Relation between CG and CSR:
- CG is usually incorporated in the company’s governance mechanisms.
- Both these concepts focus on the ethical aspects of doing business.
- They lead to better image of the company and thus affects its performance positively.
- Fulfilling CSR norms but faulting on Corporate Governance is usually seen. Here, CSR is used as a marketing strategy than genuine intention in helping all round development.
- CG is related to profit maximisation while CSR is about sharing the profits for others’ welfare.
- The officials of an organisation who are hired with due technical qualifications may not fulfil its CSR mandates.
It has to be remembered that CG may not eventually lead to CSR. If a company visualises its long term growth in terms of allround welfare, it may incorporate CSR principles into its CG strategy.
Q.4) What do you understand by “entrepreneurial governments”? Do you think civil servants need to develop entrepreneurial behavior? (GS-4)
Answer: A government which takes an entrepreneurial approach in handling its responsibilities is called entrepreneurial government.
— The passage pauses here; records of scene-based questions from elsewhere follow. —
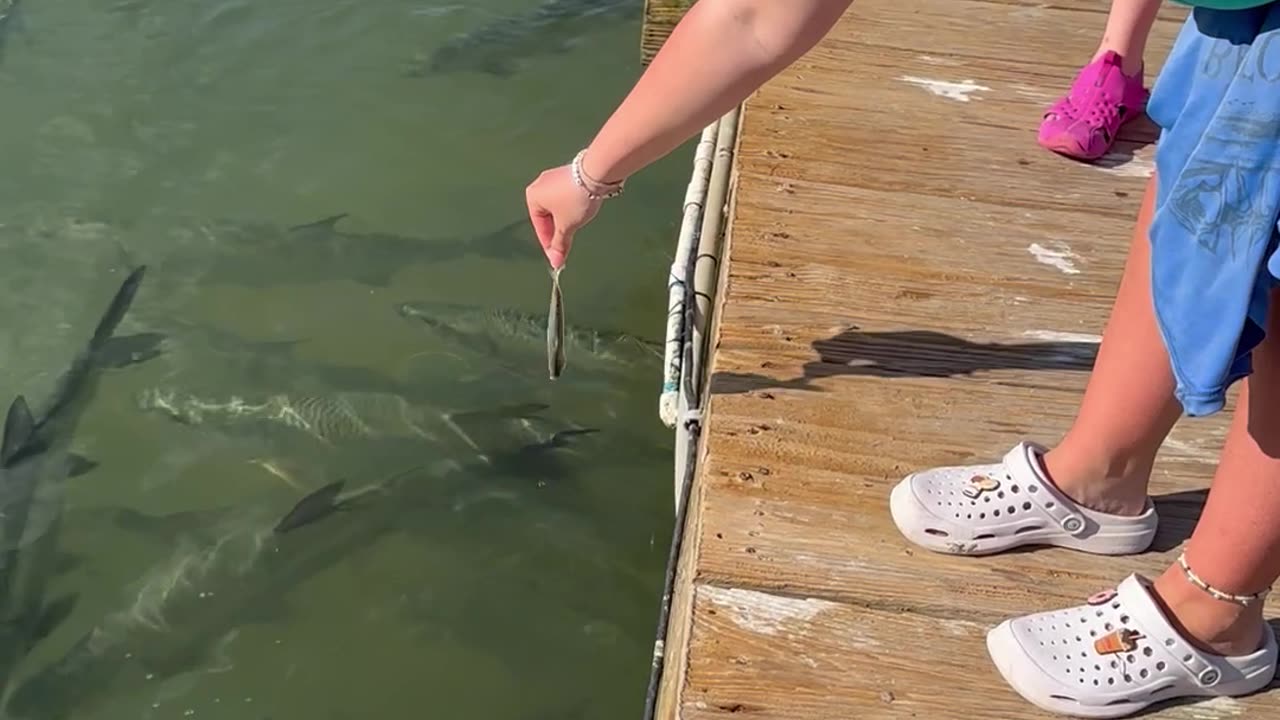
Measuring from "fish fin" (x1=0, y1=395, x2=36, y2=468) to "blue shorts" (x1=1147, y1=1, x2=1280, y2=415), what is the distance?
3294 millimetres

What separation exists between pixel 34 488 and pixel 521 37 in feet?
10.4

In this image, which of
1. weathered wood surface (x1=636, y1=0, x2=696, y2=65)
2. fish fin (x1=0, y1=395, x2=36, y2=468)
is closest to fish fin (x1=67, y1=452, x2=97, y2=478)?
fish fin (x1=0, y1=395, x2=36, y2=468)

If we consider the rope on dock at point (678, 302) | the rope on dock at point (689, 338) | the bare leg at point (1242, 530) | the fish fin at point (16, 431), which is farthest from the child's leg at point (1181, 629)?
the fish fin at point (16, 431)

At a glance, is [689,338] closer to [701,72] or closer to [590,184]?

Just life free market and competition benefits the public at large, this kind of government is expected to serve the citizens better.
Principles of entrepreneurial government:
- It defines missions in terms of objectives.
- The objectives are realistic.
- It embraces change.
- It is market-oriented.
- Customer driven
- Community owned
Need for entrepreneurial approach:
- It brings in efficiency in implementing government programs and thus cuts down government budgets.
- As it is more citizen-friendly, it gives preference to local needs rather than imposing programs in a top-down approach.
- Government sector’s performance is poor when compared to the private sector in service delivery. These new principles can improve the quality of Public Service Delivery.
Problems with the approach:
- It may lead to excessive privatisation, which is harmful in essential sectors life health and education.
- Welfare attitude of government is required in poor and developing countries. Business approach may not always help.
- Efficiency is needed, but it cant be given more priority over equity and effectiveness. For example, though many schools are running successfully under private sector the question whether they are accessible to all needs to be answered.